What this exercise asks
**A.** Answer these questions about the candle wick thread below. Mark each answer with its number.
(i) Which wick sizes is the first poster using for 3-inch pillar candles, and what happens when they burn?
(ii) What wick does the first reply recommend?
(iii) What does the church candle maker do before buying beeswax?
**B.** Pick up the candle wick thread with the next post and write a short reply for the poster whose name appears last.
[START OF Excerpted passage]
# wick size



## woodedareas (Sep 10, 2010)

Could some one recommend a wick for 3 inch pillar candles. I am using #3 and #4 and they do not burn to the sides and ultimately burn out in the pool of wax.


----------



## snl (Nov 20, 2009)

Try a #2 square braid cotton wick. That should do it.......


----------



## woodedareas (Sep 10, 2010)

Thanks i have been struggling with the 3" molds.


----------



## snl (Nov 20, 2009)

Funny thing about beeswax. Not all beeswax burns the same! Different sized wicks are needed for the same size candles depending on the beeswax....... I'm sure there is some reasonable explanation such as the amount & type of pollen still in the beeswax....I had one big church candle maker (chandler) tell me he tests burns each batch before he buys and rejects a lot of wax.........


----------



## woodedareas (Sep 10, 2010)
[END OF Excerpted passage]
[START OF Stored rows]
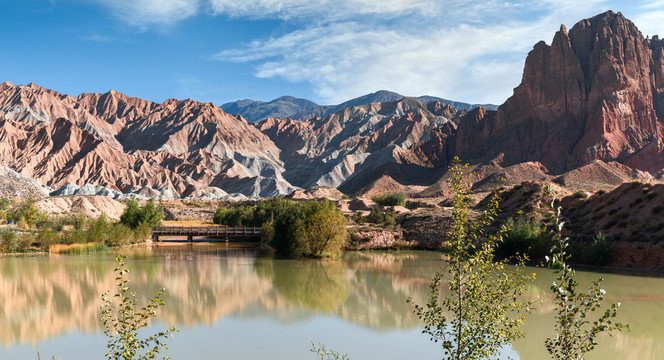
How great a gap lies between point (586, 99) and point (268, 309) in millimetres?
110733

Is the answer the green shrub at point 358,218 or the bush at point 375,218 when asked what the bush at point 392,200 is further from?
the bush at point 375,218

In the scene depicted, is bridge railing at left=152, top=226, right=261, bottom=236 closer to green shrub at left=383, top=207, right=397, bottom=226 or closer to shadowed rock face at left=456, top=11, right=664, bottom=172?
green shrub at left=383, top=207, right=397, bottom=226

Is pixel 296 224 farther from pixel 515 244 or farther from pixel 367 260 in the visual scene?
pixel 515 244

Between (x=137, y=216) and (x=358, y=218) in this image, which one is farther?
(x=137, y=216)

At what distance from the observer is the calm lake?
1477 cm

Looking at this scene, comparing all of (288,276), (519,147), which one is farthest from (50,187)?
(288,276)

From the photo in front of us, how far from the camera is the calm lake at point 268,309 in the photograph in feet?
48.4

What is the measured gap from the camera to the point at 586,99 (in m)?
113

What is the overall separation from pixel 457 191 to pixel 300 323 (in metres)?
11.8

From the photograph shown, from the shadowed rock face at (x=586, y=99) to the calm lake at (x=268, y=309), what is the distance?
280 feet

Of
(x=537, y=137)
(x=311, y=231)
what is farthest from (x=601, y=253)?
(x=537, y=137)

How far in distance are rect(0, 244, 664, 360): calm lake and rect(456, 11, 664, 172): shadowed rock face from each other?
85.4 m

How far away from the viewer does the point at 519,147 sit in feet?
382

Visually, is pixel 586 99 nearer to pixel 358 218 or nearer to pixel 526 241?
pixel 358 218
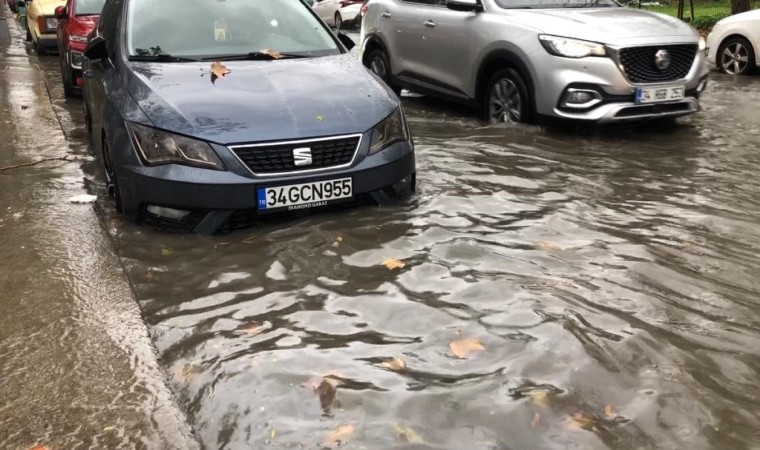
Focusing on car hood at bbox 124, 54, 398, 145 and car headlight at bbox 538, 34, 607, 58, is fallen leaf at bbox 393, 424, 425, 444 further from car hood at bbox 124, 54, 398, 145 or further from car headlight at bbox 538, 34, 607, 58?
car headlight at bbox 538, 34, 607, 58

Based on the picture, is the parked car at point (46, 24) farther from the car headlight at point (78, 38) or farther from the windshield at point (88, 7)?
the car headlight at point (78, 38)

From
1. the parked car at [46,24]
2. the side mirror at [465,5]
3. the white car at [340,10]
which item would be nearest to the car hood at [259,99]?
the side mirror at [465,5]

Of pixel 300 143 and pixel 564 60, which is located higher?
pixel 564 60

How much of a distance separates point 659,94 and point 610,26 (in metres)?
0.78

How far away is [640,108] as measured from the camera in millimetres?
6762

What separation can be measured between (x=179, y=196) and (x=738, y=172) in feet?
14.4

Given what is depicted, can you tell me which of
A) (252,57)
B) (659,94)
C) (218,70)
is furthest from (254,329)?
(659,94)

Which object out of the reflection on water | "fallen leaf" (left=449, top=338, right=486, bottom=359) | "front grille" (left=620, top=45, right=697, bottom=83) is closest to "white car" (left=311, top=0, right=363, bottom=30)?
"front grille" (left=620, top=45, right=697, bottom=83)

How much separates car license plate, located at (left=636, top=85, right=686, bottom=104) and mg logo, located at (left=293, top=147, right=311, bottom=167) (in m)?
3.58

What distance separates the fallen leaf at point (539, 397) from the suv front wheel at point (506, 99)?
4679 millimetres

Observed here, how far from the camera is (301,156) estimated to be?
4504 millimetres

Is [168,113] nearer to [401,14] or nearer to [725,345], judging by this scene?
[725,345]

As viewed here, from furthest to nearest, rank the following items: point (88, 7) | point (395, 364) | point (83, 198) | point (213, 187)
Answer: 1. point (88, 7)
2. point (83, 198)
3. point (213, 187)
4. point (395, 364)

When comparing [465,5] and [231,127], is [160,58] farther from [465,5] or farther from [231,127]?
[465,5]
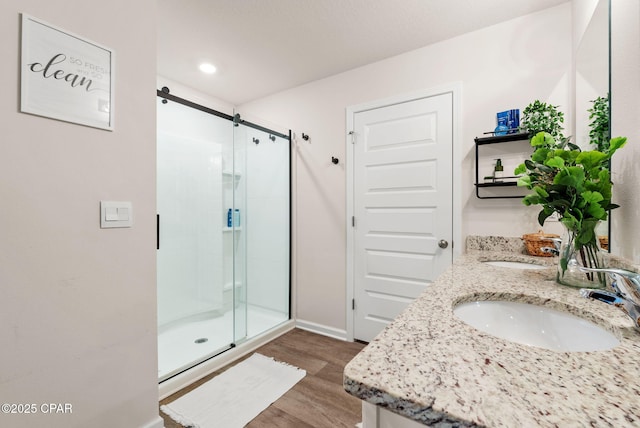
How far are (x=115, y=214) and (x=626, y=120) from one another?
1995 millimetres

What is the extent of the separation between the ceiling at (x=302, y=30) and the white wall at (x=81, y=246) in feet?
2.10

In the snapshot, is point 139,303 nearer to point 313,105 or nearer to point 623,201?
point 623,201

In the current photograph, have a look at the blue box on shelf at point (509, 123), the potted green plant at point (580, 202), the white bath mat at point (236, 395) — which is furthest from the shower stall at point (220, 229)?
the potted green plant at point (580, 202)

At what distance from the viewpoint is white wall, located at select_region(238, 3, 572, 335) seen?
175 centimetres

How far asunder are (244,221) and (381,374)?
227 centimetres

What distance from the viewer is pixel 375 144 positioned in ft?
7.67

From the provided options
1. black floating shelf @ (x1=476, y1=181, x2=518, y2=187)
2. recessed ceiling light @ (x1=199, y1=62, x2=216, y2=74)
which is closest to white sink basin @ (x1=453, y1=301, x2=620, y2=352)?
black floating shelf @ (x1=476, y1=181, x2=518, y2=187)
[END OF Stored rows]
Expected answers
**A.**
(i) The poster is using #3 and #4 wicks. They do not burn to the sides and eventually burn out in the pool of wax.
(ii) It recommends a #2 square braid cotton wick.
(iii) He test burns each batch before he buys it and rejects a lot of wax.

**B.**
I have noticed the same thing. I ran out of wax and have ordered wax from different sources. Although I have ordered yellow fresh wax i have received some brown wax which is not worth the price of sending it back. I have found that all of the darker waxes which are probably older and from brood chambers burn poorly. I have also found that many suppliers who claim to be selling their own wax are purchasing the wax from sources that they say are local but such wax may be from anywhere including China. Also since I have many samples to compare, it is my opinion that some of this wax is very old even though the suppliers state it is from this year or the past year.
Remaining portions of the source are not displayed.